I found this article via Raymond Chen's blog: NTFS Misreports Free Space?. It's very interesting (if you like getting to the bottom of technical things). Incidentally it reminded me of an old question I always had:
Why don't processes which need to read all the files from a given volume (for example AV scanners) use the occupied size to estimate the percent done of the process. Something like this: get the number of bytes occupied on the volume (for example by doing total bytes - free bytes). Now start processing the files one by one, maintaining a sum (using a 64 bit counter) of the processed file sizes. Calculate the percent processed by doing (processed size / total size) * 100. Of course there can be caveats (like files being deleted / created during the process), which you should account for, but in general (IMHO) showing an approximate estimation is better than showing no estimation...

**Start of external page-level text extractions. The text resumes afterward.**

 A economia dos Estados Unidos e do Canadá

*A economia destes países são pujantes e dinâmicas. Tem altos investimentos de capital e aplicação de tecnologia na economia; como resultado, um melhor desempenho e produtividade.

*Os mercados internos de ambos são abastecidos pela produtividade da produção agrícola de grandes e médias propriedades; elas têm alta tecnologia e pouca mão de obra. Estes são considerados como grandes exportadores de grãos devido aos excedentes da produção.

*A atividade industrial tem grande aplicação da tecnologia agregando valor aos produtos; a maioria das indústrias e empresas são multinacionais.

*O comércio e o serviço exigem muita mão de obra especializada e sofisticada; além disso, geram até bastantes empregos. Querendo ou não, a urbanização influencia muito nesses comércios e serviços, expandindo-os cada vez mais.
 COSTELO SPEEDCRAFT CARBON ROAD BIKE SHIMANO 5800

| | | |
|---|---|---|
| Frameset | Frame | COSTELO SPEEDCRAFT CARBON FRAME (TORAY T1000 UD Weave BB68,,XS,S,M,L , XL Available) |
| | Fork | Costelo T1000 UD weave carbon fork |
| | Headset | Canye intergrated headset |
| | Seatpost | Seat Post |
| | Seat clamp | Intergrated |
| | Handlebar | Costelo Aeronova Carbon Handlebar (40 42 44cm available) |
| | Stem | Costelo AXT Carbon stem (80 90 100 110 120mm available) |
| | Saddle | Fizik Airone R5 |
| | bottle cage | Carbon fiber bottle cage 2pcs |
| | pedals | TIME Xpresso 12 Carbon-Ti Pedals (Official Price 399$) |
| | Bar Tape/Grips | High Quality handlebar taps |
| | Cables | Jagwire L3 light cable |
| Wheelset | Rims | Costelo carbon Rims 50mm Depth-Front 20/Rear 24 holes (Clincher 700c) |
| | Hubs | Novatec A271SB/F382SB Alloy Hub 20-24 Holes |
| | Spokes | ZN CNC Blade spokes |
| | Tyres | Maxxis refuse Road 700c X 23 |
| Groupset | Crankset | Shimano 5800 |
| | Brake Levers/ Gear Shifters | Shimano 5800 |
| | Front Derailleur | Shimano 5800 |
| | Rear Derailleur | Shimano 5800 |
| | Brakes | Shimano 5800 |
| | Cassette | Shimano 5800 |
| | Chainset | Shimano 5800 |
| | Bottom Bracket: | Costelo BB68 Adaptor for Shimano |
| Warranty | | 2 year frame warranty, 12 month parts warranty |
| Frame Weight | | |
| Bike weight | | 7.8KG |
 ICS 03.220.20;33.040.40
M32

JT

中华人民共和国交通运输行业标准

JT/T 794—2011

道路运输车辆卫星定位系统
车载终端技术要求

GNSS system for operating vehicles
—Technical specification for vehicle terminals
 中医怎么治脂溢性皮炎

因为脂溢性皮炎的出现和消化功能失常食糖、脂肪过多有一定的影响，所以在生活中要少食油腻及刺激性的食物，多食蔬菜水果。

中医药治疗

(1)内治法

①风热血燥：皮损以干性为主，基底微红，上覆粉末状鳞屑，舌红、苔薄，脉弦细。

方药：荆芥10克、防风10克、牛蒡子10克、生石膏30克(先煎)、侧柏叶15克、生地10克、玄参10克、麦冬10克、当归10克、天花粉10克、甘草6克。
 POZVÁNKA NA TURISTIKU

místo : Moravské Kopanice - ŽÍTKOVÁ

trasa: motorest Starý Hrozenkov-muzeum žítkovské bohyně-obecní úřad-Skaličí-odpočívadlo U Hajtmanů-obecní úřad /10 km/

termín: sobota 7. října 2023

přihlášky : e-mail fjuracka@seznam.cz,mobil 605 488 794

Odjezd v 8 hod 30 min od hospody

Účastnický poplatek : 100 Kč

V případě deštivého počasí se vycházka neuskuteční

A related problem I was thinking about was "how to find the number of files in a directory without actually enumerating them?". The problem got resolved an other way in the meantime, however here are some starting points which I've found (supposing an NTFS FS on the volume):
There is a FSCTL_GET_NTFS_FILE_RECORD control code for DeviceIoControl. This returns a NTFS_FILE_RECORD_OUTPUT_BUFFER structure which is sparsely documented, however according to "Windows NT(2000) Native API Reference" (search with your favorite search engine to find a PDF of it), you should be able get somehow the DIRECTORY_INDEX structure, from where (probably) finding out the number of entries (which can be either files or directories!) is as simple as dividing the AllocatedSize field by sizeof(DIRECTORY_ENTRY).